* **Passage given**
They are planning to run a 100-scooter test fleet by the end of this year, and a professor is helping the team to apply for permission to do this trial.

The team’s mentor, Professor Ong Yew Soon, who is also the director of NTU’s Data Science & Artificial Intelligence Research Centre, said: “NTU has always been a test-bed for autonomous vehicles. It makes sense to tap these resources as a starting ground.”

More work than sleep

The team has been working hard on this for the past year. Foo and four other peers are from NTU’s Renaissance Engineering Programme, a dual-degree programme where students study for a Bachelor of Engineering Science and a Master of Science in Technology Management in four-and-a-half years.

As they juggled this project on top of their usual school work and took part in two competitions, Foo said that they often slept an average of four to five hours a night.

“I spend perhaps four hours a day studying, and the rest of the time goes into (Whizz Scooter),” said Foo, quipping that he skipped lectures at times.

Vivienne Chong, 20, who takes charge of the design and marketing of Whizz Scooters, said: “At the same time, even though we said, ‘Oh, let’s take a break. Let’s start focusing on (school tests and exams)’, but we end up coming back to the lab to work on the (project).”

Asked to describe what they hope to achieve, she said: “It’s like Grab, but for e-scooters.”

Foo said that during this holiday period from May to August, most of his team members, including himself, have taken on internships in related fields to try and apply what they learn in their project.

“To be honest, it was very hard. Much harder than expected,” Foo said of the Whizz Scooters project. Nevertheless, they are having fun while at it, they said.

The spark of an idea

In junior college, Foo was inspired after watching a TED Talks video by Boosted Boards’ co-founder Sanjay Dastoor, who built an electric skateboard with remote-control airplane motors.

(Source records)
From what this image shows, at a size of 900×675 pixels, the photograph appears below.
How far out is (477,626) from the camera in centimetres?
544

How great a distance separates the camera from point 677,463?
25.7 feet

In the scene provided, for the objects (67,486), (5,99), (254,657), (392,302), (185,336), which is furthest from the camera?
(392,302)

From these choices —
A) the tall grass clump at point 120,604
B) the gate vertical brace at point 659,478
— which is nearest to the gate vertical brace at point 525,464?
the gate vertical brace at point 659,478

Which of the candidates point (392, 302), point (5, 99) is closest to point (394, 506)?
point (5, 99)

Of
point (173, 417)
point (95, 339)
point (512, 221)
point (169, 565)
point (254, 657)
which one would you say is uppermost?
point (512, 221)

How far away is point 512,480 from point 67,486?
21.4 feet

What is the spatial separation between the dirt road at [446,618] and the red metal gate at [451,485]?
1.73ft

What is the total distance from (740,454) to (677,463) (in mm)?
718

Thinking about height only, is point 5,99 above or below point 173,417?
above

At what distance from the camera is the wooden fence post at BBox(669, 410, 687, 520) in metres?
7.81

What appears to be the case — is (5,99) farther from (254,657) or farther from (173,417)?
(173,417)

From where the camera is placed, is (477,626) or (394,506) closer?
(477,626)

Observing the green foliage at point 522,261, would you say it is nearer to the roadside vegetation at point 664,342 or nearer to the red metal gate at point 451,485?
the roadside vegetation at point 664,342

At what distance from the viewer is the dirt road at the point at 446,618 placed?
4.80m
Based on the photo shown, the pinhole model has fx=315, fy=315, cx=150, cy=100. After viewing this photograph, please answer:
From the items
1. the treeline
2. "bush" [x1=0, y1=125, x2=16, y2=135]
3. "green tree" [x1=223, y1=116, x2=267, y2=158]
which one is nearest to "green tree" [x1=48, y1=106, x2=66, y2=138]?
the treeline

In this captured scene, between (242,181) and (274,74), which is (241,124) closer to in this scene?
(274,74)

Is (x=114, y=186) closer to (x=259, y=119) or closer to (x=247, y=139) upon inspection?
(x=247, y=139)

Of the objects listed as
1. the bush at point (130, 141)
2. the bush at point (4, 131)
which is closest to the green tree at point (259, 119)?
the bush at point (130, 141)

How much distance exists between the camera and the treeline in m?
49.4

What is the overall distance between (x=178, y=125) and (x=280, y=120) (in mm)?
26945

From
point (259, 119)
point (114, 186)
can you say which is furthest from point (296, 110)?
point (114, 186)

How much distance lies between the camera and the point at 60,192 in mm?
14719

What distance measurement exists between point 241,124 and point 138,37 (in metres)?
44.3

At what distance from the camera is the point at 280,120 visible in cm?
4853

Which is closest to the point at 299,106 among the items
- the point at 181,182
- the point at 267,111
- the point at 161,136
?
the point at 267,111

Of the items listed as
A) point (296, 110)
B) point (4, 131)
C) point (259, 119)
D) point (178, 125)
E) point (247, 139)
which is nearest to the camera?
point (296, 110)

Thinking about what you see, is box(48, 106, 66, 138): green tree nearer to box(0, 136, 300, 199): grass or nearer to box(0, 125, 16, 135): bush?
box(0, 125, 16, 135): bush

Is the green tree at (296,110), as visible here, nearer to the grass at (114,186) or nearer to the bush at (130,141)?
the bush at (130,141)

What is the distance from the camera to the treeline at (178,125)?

* **Exercise tasks**
**A)** According to the Whizz Scooters article, how many hours a night did the team often sleep on average?
**B)** Return everything in the Whizz Scooters article from "They are planning" down to "in four-and-a-half years.".
The lines have no connection to the Whizz Scooters article.

* **Answers for this exercise**
**A)** Four to five hours.

**B)**
They are planning to run a 100-scooter test fleet by the end of this year, and a professor is helping the team to apply for permission to do this trial.

The team’s mentor, Professor Ong Yew Soon, who is also the director of NTU’s Data Science & Artificial Intelligence Research Centre, said: “NTU has always been a test-bed for autonomous vehicles. It makes sense to tap these resources as a starting ground.”

More work than sleep

The team has been working hard on this for the past year. Foo and four other peers are from NTU’s Renaissance Engineering Programme, a dual-degree programme where students study for a Bachelor of Engineering Science and a Master of Science in Technology Management in four-and-a-half years.